Como se diz em Minas Gerais, a autoconfiança de Bob Dylan é um trem impressionante. Segundo seu biógrafo, Ron Rosenbaum, é uma espécie de superpoder: em tese, Dylan nunca se sente envergonhado.
Sei.
Como exemplo, Rosenbaum conta como o cantor ignorou a indicação ao Prêmio Nobel. E, durante toda sua carreira, manteve uma postura do contra: se alguém lhe mandasse abandonar os amplificadores, ele aumentaria o volume.
Claro que não é só isso, ou toda criança com Transtorno Opositor Desafiador seria considerada genial. E o contrarianismo também é uma gigantesca fragilidade. No estilo da psicologia negativa: se você quiser ainda mais amplificadores, é só dizer “desliga aê”.

________________

> O que se pede
Copie literalmente, do trecho sobre Bob Dylan, a parte que vai de "Como exemplo, Rosenbaum" até "aumentaria o volume.". Os registros vêm de outra fonte.

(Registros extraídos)
________________

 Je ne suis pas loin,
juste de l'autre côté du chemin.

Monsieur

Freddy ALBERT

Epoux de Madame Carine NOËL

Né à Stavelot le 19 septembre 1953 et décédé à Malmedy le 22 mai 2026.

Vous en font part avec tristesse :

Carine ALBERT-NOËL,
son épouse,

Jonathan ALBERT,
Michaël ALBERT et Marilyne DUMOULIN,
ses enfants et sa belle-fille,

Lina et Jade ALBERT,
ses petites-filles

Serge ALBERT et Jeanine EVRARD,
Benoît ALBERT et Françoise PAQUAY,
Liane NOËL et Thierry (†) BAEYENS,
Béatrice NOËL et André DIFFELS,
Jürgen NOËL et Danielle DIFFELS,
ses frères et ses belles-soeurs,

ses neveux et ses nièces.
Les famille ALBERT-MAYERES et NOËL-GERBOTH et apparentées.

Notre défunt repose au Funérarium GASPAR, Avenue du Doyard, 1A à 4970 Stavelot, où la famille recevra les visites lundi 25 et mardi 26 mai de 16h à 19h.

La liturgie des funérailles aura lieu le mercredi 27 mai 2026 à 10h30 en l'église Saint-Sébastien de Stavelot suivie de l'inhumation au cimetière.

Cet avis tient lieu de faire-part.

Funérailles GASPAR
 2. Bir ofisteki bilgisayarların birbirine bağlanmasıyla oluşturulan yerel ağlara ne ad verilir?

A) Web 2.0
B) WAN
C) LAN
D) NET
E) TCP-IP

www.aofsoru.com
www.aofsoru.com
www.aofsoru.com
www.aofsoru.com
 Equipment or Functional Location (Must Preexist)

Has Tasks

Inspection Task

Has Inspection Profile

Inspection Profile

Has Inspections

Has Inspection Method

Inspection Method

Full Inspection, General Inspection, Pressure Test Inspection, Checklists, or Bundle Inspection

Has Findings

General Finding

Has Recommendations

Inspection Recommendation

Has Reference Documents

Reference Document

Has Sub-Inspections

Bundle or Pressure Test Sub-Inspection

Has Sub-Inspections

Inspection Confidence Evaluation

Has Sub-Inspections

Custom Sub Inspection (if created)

________________

> Resolução do exercício
Como exemplo, Rosenbaum conta como o cantor ignorou a indicação ao Prêmio Nobel. E, durante toda sua carreira, manteve uma postura do contra: se alguém lhe mandasse abandonar os amplificadores, ele aumentaria o volume.